Aim: Print, exactly as given, each line of the data from the line containing "Of the two, red" up to and including its last line.

--- start ---

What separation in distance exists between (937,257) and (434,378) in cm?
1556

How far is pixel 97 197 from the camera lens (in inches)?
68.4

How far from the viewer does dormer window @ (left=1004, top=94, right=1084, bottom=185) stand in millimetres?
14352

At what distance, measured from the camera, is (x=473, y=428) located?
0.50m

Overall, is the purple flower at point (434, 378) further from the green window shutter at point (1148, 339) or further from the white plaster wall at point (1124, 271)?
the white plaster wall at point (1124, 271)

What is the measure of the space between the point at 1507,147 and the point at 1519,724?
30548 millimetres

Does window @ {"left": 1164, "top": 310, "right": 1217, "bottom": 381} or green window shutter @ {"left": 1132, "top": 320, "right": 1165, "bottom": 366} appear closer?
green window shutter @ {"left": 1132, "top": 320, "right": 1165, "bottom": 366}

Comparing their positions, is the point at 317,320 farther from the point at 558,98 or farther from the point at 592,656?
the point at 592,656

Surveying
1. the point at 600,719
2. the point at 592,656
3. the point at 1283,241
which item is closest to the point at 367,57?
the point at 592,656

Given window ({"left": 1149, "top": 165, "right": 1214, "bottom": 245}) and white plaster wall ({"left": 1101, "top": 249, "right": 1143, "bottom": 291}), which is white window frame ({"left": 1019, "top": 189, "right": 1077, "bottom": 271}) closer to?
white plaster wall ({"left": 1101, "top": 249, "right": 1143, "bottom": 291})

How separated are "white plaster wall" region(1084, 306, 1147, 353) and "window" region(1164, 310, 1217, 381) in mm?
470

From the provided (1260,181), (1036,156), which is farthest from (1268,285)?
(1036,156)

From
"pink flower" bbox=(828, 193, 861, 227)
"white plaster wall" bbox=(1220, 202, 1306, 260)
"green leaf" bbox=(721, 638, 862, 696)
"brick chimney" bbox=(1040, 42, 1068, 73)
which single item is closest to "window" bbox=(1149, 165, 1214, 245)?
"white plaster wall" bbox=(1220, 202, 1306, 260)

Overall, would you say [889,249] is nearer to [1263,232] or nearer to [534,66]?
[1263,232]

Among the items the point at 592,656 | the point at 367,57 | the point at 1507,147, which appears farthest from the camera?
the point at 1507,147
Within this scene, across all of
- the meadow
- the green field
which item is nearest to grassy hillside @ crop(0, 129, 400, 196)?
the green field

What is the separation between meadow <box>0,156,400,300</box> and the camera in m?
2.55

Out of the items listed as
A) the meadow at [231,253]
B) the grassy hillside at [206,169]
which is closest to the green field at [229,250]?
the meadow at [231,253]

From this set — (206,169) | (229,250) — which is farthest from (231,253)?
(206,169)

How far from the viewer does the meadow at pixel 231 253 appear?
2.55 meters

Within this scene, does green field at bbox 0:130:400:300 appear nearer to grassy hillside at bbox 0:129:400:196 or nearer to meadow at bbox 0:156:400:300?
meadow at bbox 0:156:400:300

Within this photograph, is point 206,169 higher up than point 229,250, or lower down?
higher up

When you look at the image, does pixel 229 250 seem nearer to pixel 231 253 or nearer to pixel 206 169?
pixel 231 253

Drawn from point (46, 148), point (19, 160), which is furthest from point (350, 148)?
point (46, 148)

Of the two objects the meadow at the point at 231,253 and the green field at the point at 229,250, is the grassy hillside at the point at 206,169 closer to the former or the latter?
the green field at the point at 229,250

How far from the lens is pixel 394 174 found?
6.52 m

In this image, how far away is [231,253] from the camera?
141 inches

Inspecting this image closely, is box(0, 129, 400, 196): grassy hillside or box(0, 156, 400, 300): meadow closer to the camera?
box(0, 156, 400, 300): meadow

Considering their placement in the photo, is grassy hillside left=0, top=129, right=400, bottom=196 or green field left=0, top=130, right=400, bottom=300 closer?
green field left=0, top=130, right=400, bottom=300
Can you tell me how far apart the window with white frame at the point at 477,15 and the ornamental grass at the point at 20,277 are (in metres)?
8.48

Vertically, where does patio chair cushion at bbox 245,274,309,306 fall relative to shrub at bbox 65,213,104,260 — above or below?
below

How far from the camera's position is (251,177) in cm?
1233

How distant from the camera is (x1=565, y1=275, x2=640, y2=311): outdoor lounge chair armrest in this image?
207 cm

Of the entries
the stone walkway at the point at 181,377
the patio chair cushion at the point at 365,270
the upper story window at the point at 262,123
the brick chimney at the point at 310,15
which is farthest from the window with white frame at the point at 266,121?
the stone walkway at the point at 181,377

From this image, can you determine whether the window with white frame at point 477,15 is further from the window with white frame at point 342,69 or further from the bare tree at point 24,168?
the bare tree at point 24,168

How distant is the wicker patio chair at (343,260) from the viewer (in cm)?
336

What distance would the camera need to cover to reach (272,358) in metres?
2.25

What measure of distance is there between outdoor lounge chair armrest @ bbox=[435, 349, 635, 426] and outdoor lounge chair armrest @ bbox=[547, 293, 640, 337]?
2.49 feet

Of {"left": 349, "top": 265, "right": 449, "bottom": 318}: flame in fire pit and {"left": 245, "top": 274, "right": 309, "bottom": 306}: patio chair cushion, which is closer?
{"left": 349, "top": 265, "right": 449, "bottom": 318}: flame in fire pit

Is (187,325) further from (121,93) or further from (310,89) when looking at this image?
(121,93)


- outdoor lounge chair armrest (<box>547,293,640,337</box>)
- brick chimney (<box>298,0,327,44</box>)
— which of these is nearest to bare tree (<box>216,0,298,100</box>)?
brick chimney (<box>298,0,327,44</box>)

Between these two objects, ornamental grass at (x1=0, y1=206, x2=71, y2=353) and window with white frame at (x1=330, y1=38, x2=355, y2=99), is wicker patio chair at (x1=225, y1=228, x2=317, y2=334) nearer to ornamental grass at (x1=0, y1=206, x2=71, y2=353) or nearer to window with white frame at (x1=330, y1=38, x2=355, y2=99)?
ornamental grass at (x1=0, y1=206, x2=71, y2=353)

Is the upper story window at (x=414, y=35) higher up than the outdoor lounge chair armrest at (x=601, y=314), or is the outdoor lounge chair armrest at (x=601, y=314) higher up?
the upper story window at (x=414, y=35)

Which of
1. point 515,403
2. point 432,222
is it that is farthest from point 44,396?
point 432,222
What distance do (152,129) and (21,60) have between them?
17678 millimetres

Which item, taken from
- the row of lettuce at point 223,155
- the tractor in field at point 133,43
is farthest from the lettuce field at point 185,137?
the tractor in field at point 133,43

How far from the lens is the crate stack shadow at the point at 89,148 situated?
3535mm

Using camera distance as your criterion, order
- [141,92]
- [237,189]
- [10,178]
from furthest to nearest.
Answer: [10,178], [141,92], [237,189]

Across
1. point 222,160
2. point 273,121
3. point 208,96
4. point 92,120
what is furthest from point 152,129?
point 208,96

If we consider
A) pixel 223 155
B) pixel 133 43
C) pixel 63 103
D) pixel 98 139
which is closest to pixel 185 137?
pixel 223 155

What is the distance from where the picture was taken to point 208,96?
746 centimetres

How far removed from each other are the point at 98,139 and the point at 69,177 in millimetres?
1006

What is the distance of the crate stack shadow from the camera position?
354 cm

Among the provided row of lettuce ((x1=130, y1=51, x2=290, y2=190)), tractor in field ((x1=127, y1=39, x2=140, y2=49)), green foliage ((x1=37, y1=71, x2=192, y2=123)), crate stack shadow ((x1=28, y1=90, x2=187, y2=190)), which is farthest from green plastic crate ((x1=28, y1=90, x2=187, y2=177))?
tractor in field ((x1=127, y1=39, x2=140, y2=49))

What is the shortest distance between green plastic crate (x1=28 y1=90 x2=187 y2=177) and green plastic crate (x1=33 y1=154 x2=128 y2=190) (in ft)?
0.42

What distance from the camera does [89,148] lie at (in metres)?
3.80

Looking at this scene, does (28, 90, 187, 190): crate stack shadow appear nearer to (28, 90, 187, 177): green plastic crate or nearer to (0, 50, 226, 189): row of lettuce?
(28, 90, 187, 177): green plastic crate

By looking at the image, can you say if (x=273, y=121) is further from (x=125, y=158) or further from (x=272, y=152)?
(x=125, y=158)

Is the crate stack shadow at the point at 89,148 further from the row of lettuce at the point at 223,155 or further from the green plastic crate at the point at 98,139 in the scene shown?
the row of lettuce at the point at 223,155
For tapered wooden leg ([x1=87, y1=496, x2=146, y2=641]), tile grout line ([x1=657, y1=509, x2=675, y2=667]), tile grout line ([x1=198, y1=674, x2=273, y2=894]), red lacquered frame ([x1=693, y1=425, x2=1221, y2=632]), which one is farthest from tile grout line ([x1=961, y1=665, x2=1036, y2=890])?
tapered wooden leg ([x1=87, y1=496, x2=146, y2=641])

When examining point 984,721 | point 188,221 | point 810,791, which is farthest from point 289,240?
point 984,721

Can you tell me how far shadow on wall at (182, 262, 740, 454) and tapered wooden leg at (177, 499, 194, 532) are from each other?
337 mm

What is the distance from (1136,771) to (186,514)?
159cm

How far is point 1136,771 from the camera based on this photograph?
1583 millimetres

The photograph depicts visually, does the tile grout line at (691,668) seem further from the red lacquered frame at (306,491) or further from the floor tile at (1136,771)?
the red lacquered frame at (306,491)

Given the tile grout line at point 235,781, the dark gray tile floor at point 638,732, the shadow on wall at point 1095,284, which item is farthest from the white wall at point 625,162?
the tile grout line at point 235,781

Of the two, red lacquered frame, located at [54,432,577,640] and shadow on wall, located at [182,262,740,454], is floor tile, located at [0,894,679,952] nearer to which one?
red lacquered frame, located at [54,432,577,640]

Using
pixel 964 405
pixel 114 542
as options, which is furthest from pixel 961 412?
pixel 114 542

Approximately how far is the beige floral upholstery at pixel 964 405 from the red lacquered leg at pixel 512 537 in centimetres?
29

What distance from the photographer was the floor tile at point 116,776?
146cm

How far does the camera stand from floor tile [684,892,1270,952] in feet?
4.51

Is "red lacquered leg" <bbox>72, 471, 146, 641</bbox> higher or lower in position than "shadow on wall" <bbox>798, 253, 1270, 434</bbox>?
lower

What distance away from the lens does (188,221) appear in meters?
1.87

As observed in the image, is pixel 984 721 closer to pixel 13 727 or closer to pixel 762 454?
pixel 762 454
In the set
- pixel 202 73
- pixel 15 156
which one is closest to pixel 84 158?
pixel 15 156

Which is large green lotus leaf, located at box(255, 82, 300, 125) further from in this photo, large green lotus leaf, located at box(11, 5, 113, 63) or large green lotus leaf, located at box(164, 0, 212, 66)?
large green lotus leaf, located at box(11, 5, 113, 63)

--- end ---

Final result:
Of the two, red lacquered frame, located at [54,432,577,640] and shadow on wall, located at [182,262,740,454], is floor tile, located at [0,894,679,952] nearer to which one?
red lacquered frame, located at [54,432,577,640]

Using
pixel 964 405
pixel 114 542
as options, which is furthest from pixel 961 412?
pixel 114 542

Approximately how far is the beige floral upholstery at pixel 964 405 from the red lacquered leg at pixel 512 537 in centimetres?
29

What distance from the photographer was the floor tile at point 116,776?
146cm

How far does the camera stand from floor tile [684,892,1270,952] in feet?
4.51

Is "red lacquered leg" <bbox>72, 471, 146, 641</bbox> higher or lower in position than "shadow on wall" <bbox>798, 253, 1270, 434</bbox>?
lower

What distance away from the lens does (188,221) appear in meters?
1.87

As observed in the image, is pixel 984 721 closer to pixel 13 727 or closer to pixel 762 454?
pixel 762 454
In the set
- pixel 202 73
- pixel 15 156
which one is closest to pixel 84 158?
pixel 15 156

Which is large green lotus leaf, located at box(255, 82, 300, 125) further from in this photo, large green lotus leaf, located at box(11, 5, 113, 63) or large green lotus leaf, located at box(164, 0, 212, 66)?
large green lotus leaf, located at box(11, 5, 113, 63)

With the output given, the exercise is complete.